(Saved data entries)
>>
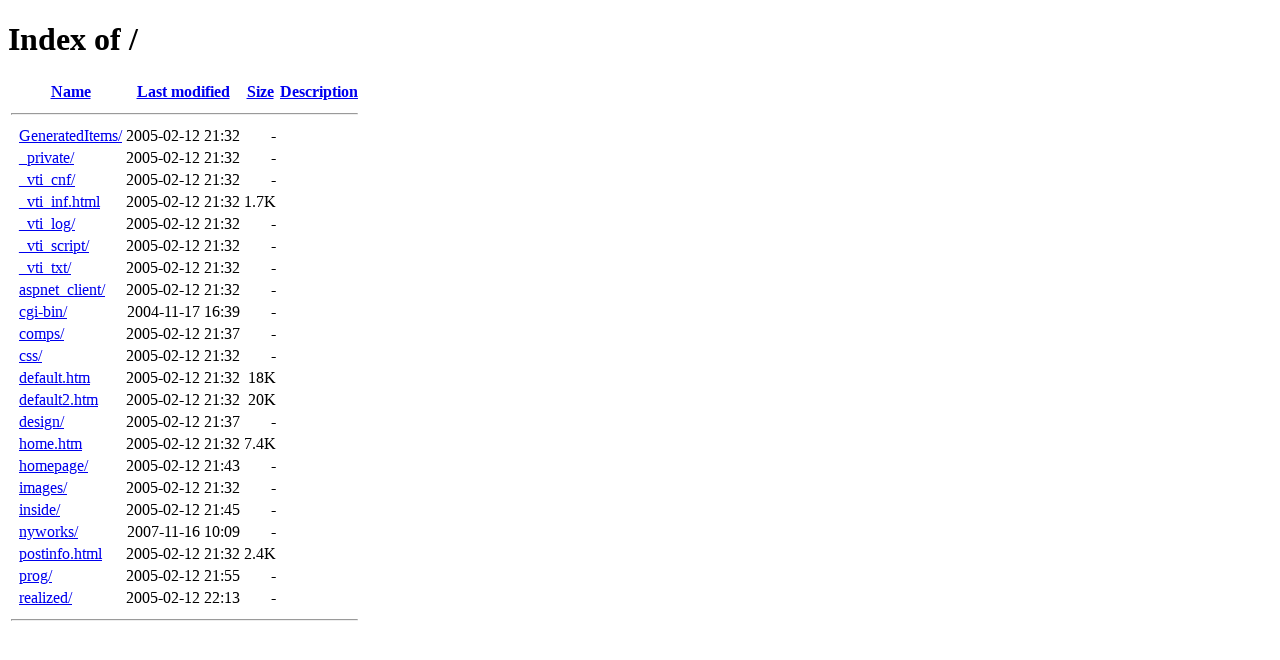

--- FILE ---
content_type: text/html;charset=ISO-8859-1
request_url: http://outoftimearchitecture.com/
body_size: 4382
content:
<!DOCTYPE HTML PUBLIC "-//W3C//DTD HTML 4.01//EN" "http://www.w3.org/TR/html4/strict.dtd">
<html>
 <head>
  <title>Index of /</title>
 </head>
 <body>
<h1>Index of /</h1>
  <table>
   <tr><th valign="top">&nbsp;</th><th><a href="?C=N;O=D">Name</a></th><th><a href="?C=M;O=A">Last modified</a></th><th><a href="?C=S;O=A">Size</a></th><th><a href="?C=D;O=A">Description</a></th></tr>
   <tr><th colspan="5"><hr></th></tr>
<tr><td valign="top">&nbsp;</td><td><a href="GeneratedItems/">GeneratedItems/</a>        </td><td align="right">2005-02-12 21:32  </td><td align="right">  - </td><td>&nbsp;</td></tr>
<tr><td valign="top">&nbsp;</td><td><a href="_private/">_private/</a>              </td><td align="right">2005-02-12 21:32  </td><td align="right">  - </td><td>&nbsp;</td></tr>
<tr><td valign="top">&nbsp;</td><td><a href="_vti_cnf/">_vti_cnf/</a>              </td><td align="right">2005-02-12 21:32  </td><td align="right">  - </td><td>&nbsp;</td></tr>
<tr><td valign="top">&nbsp;</td><td><a href="_vti_inf.html">_vti_inf.html</a>          </td><td align="right">2005-02-12 21:32  </td><td align="right">1.7K</td><td>&nbsp;</td></tr>
<tr><td valign="top">&nbsp;</td><td><a href="_vti_log/">_vti_log/</a>              </td><td align="right">2005-02-12 21:32  </td><td align="right">  - </td><td>&nbsp;</td></tr>
<tr><td valign="top">&nbsp;</td><td><a href="_vti_script/">_vti_script/</a>           </td><td align="right">2005-02-12 21:32  </td><td align="right">  - </td><td>&nbsp;</td></tr>
<tr><td valign="top">&nbsp;</td><td><a href="_vti_txt/">_vti_txt/</a>              </td><td align="right">2005-02-12 21:32  </td><td align="right">  - </td><td>&nbsp;</td></tr>
<tr><td valign="top">&nbsp;</td><td><a href="aspnet_client/">aspnet_client/</a>         </td><td align="right">2005-02-12 21:32  </td><td align="right">  - </td><td>&nbsp;</td></tr>
<tr><td valign="top">&nbsp;</td><td><a href="cgi-bin/">cgi-bin/</a>               </td><td align="right">2004-11-17 16:39  </td><td align="right">  - </td><td>&nbsp;</td></tr>
<tr><td valign="top">&nbsp;</td><td><a href="comps/">comps/</a>                 </td><td align="right">2005-02-12 21:37  </td><td align="right">  - </td><td>&nbsp;</td></tr>
<tr><td valign="top">&nbsp;</td><td><a href="css/">css/</a>                   </td><td align="right">2005-02-12 21:32  </td><td align="right">  - </td><td>&nbsp;</td></tr>
<tr><td valign="top">&nbsp;</td><td><a href="default.htm">default.htm</a>            </td><td align="right">2005-02-12 21:32  </td><td align="right"> 18K</td><td>&nbsp;</td></tr>
<tr><td valign="top">&nbsp;</td><td><a href="default2.htm">default2.htm</a>           </td><td align="right">2005-02-12 21:32  </td><td align="right"> 20K</td><td>&nbsp;</td></tr>
<tr><td valign="top">&nbsp;</td><td><a href="design/">design/</a>                </td><td align="right">2005-02-12 21:37  </td><td align="right">  - </td><td>&nbsp;</td></tr>
<tr><td valign="top">&nbsp;</td><td><a href="home.htm">home.htm</a>               </td><td align="right">2005-02-12 21:32  </td><td align="right">7.4K</td><td>&nbsp;</td></tr>
<tr><td valign="top">&nbsp;</td><td><a href="homepage/">homepage/</a>              </td><td align="right">2005-02-12 21:43  </td><td align="right">  - </td><td>&nbsp;</td></tr>
<tr><td valign="top">&nbsp;</td><td><a href="images/">images/</a>                </td><td align="right">2005-02-12 21:32  </td><td align="right">  - </td><td>&nbsp;</td></tr>
<tr><td valign="top">&nbsp;</td><td><a href="inside/">inside/</a>                </td><td align="right">2005-02-12 21:45  </td><td align="right">  - </td><td>&nbsp;</td></tr>
<tr><td valign="top">&nbsp;</td><td><a href="nyworks/">nyworks/</a>               </td><td align="right">2007-11-16 10:09  </td><td align="right">  - </td><td>&nbsp;</td></tr>
<tr><td valign="top">&nbsp;</td><td><a href="postinfo.html">postinfo.html</a>          </td><td align="right">2005-02-12 21:32  </td><td align="right">2.4K</td><td>&nbsp;</td></tr>
<tr><td valign="top">&nbsp;</td><td><a href="prog/">prog/</a>                  </td><td align="right">2005-02-12 21:55  </td><td align="right">  - </td><td>&nbsp;</td></tr>
<tr><td valign="top">&nbsp;</td><td><a href="realized/">realized/</a>              </td><td align="right">2005-02-12 22:13  </td><td align="right">  - </td><td>&nbsp;</td></tr>
   <tr><th colspan="5"><hr></th></tr>
</table>
</body></html>
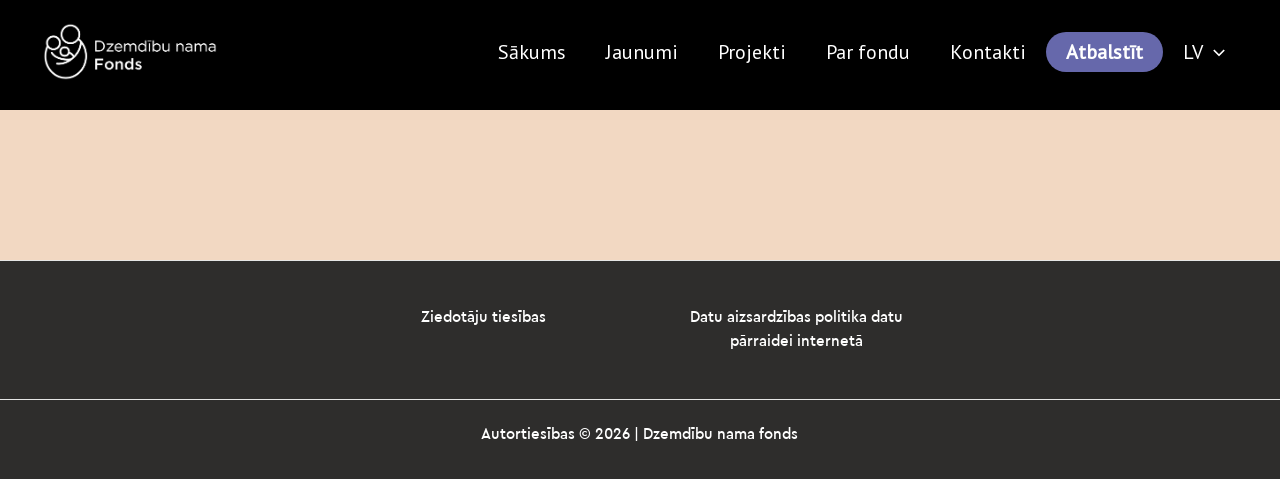

--- FILE ---
content_type: text/css
request_url: https://www.dznfonds.lv/wp-content/uploads/useanyfont/uaf.css?ver=1763964336
body_size: 306
content:
				@font-face {
					font-family: 'cera-pro';
					src: url('/wp-content/uploads/useanyfont/9623cera-pro.woff2') format('woff2'),
						url('/wp-content/uploads/useanyfont/9623cera-pro.woff') format('woff');
					  font-display: auto;
				}

				.cera-pro{font-family: 'cera-pro' !important;}

		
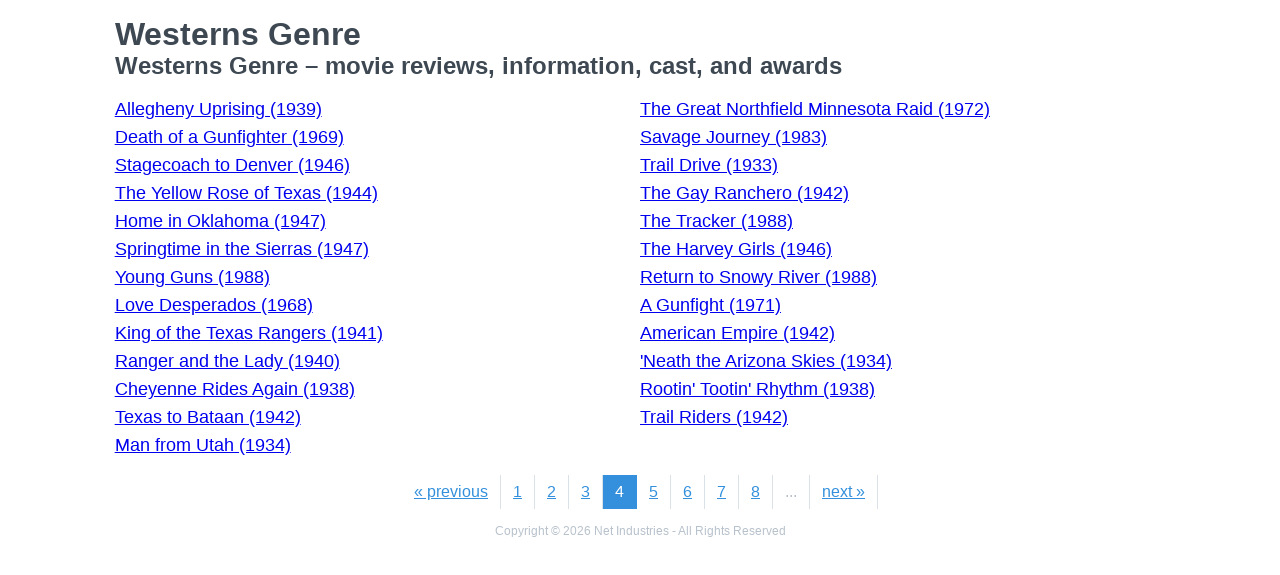

--- FILE ---
content_type: text/html
request_url: https://movies.jrank.org/genres/100/4/Westerns.html
body_size: 1622
content:
<!DOCTYPE html>
<html>
  <head>
    <meta charset="utf-8">
    <meta name="viewport" content="width=device-width, initial-scale=1, shrink-to-fit=no">
    <meta http-equiv="X-UA-Compatible" content="ie=edge">

    <title>Westerns Genre - Movie Reviews</title>


    <meta name="google-site-verification" content="0g0QG-qStuIHLWP101ZdTsKcFLvWBAQ8qPLrjgoV_OE" />
    <link href="/index.css?1558671620" rel="stylesheet" type="text/css"></link>
    <script src="/index.js?1558671620" async>
  </head>
  <body class="bg-grey-lightest font-sans leading-normal tracking-normal">
    <!-- Start Quantcast tag -->
<script type="text/javascript">
  _qoptions={
    qacct:"p-cfEKOqUktSyFk"
  };

  (function(){
    var qc = document.createElement('script');
       qc.type = 'text/javascript';
       qc.async = true;
       qc.src = '//edge.quantserve.com/quant.js';
    (document.getElementsByTagName('head')[0]||document.getElementsByTagName('body')[0]).appendChild(qc);
  })();
</script>


    <div class="container mx-auto px-2 xl:w-5/6">
      


<div class="header">
  <h1>Westerns Genre</h1>
  <h2>Westerns Genre &ndash; movie reviews, information, cast, and awards</h2>
</div>

<ul class="collection text-lg">
      <li><a href="http://movies.jrank.org/movies/100740/Allegheny-Uprising.html">Allegheny Uprising (1939)</a></li>
      <li><a href="http://movies.jrank.org/movies/101431/The-Great-Northfield-Minnesota-Raid.html">The Great Northfield Minnesota Raid (1972)</a></li>
      <li><a href="http://movies.jrank.org/movies/101432/Death-of-a-Gunfighter.html">Death of a Gunfighter (1969)</a></li>
      <li><a href="http://movies.jrank.org/movies/101527/Savage-Journey.html">Savage Journey (1983)</a></li>
      <li><a href="http://movies.jrank.org/movies/106620/Stagecoach-to-Denver.html">Stagecoach to Denver (1946)</a></li>
      <li><a href="http://movies.jrank.org/movies/106780/Trail-Drive.html">Trail Drive (1933)</a></li>
      <li><a href="http://movies.jrank.org/movies/106840/The-Yellow-Rose-of-Texas.html">The Yellow Rose of Texas (1944)</a></li>
      <li><a href="http://movies.jrank.org/movies/107000/The-Gay-Ranchero.html">The Gay Ranchero (1942)</a></li>
      <li><a href="http://movies.jrank.org/movies/107030/Home-in-Oklahoma.html">Home in Oklahoma (1947)</a></li>
      <li><a href="http://movies.jrank.org/movies/107050/The-Tracker.html">The Tracker (1988)</a></li>
      <li><a href="http://movies.jrank.org/movies/107090/Springtime-in-the-Sierras.html">Springtime in the Sierras (1947)</a></li>
      <li><a href="http://movies.jrank.org/movies/107154/The-Harvey-Girls.html">The Harvey Girls (1946)</a></li>
      <li><a href="http://movies.jrank.org/movies/107324/Young-Guns.html">Young Guns (1988)</a></li>
      <li><a href="http://movies.jrank.org/movies/107416/Return-to-Snowy-River.html">Return to Snowy River (1988)</a></li>
      <li><a href="http://movies.jrank.org/movies/107713/Love-Desperados.html">Love Desperados (1968)</a></li>
      <li><a href="http://movies.jrank.org/movies/108080/A-Gunfight.html">A Gunfight (1971)</a></li>
      <li><a href="http://movies.jrank.org/movies/108173/King-of-the-Texas-Rangers.html">King of the Texas Rangers (1941)</a></li>
      <li><a href="http://movies.jrank.org/movies/109210/American-Empire.html">American Empire (1942)</a></li>
      <li><a href="http://movies.jrank.org/movies/109370/Ranger-and-the-Lady.html">Ranger and the Lady (1940)</a></li>
      <li><a href="http://movies.jrank.org/movies/109440/-Neath-the-Arizona-Skies.html">'Neath the Arizona Skies (1934)</a></li>
      <li><a href="http://movies.jrank.org/movies/112610/Cheyenne-Rides-Again.html">Cheyenne Rides Again (1938)</a></li>
      <li><a href="http://movies.jrank.org/movies/112620/Rootin-Tootin-Rhythm.html">Rootin' Tootin' Rhythm (1938)</a></li>
      <li><a href="http://movies.jrank.org/movies/112630/Texas-to-Bataan.html">Texas to Bataan (1942)</a></li>
      <li><a href="http://movies.jrank.org/movies/112670/Trail-Riders.html">Trail Riders (1942)</a></li>
      <li><a href="http://movies.jrank.org/movies/112680/Man-from-Utah.html">Man from Utah (1934)</a></li>
  </ul>

  <ul class="flex list-reset w-auto justify-center my-4">
          <li>
        <a href="http://movies.jrank.org/genres/100/3/Westerns.html" class="block hover:text-white hover:bg-blue text-blue border-r border-grey-light px-3 py-2">&#171; previous</a>
      </li>
    
                        <li>
           <a href="/genres/100/1/Westerns.html" class="block hover:text-white hover:bg-blue text-blue border-r border-grey-light px-3 py-2">1</a>
         </li>
	     	     	                  <li>
           <a href="/genres/100/2/Westerns.html" class="block hover:text-white hover:bg-blue text-blue border-r border-grey-light px-3 py-2">2</a>
         </li>
	     	     	                  <li>
           <a href="/genres/100/3/Westerns.html" class="block hover:text-white hover:bg-blue text-blue border-r border-grey-light px-3 py-2">3</a>
         </li>
	     	     	                  <li class="block text-white bg-blue border-r border-blue px-3 py-2">4</li>
       	     	                  <li>
           <a href="/genres/100/5/Westerns.html" class="block hover:text-white hover:bg-blue text-blue border-r border-grey-light px-3 py-2">5</a>
         </li>
	     	     	                  <li>
           <a href="/genres/100/6/Westerns.html" class="block hover:text-white hover:bg-blue text-blue border-r border-grey-light px-3 py-2">6</a>
         </li>
	     	     	                  <li>
           <a href="/genres/100/7/Westerns.html" class="block hover:text-white hover:bg-blue text-blue border-r border-grey-light px-3 py-2">7</a>
         </li>
	     	     	                  <li>
           <a href="/genres/100/8/Westerns.html" class="block hover:text-white hover:bg-blue text-blue border-r border-grey-light px-3 py-2">8</a>
         </li>
	     	     	                  <li class="block hover:text-white hover:bg-blue text-grey border-r border-grey-light px-3 py-2">...</li>
       	     	  
          <li>
        <a href="http://movies.jrank.org/genres/100/5/Westerns.html" class="block hover:text-white hover:bg-blue text-blue border-r border-grey-light px-3 py-2">next &#187;</a>
      </li>
      </ul>


      <p class="text-center text-grey text-xs m-2">Copyright &copy; 2026 Net Industries - All Rights Reserved</p>
    </div>

        <!-- Google Analytics -->
    <script>
    (function(i,s,o,g,r,a,m){i['GoogleAnalyticsObject']=r;i[r]=i[r]||function(){
    (i[r].q=i[r].q||[]).push(arguments)},i[r].l=1*new Date();a=s.createElement(o),
    m=s.getElementsByTagName(o)[0];a.async=1;a.src=g;m.parentNode.insertBefore(a,m)
    })(window,document,'script','https://www.google-analytics.com/analytics.js','ga');

    ga('create', 'UA-161942-14', 'auto');
    ga('send', 'pageview');
    </script>
    <!-- End Google Analytics -->

  </body>
</html>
<<
### Prompt
From the records above, pull every line that carries the word "createElement".

### Answer
    var qc = document.createElement('script');
    (i[r].q=i[r].q||[]).push(arguments)},i[r].l=1*new Date();a=s.createElement(o),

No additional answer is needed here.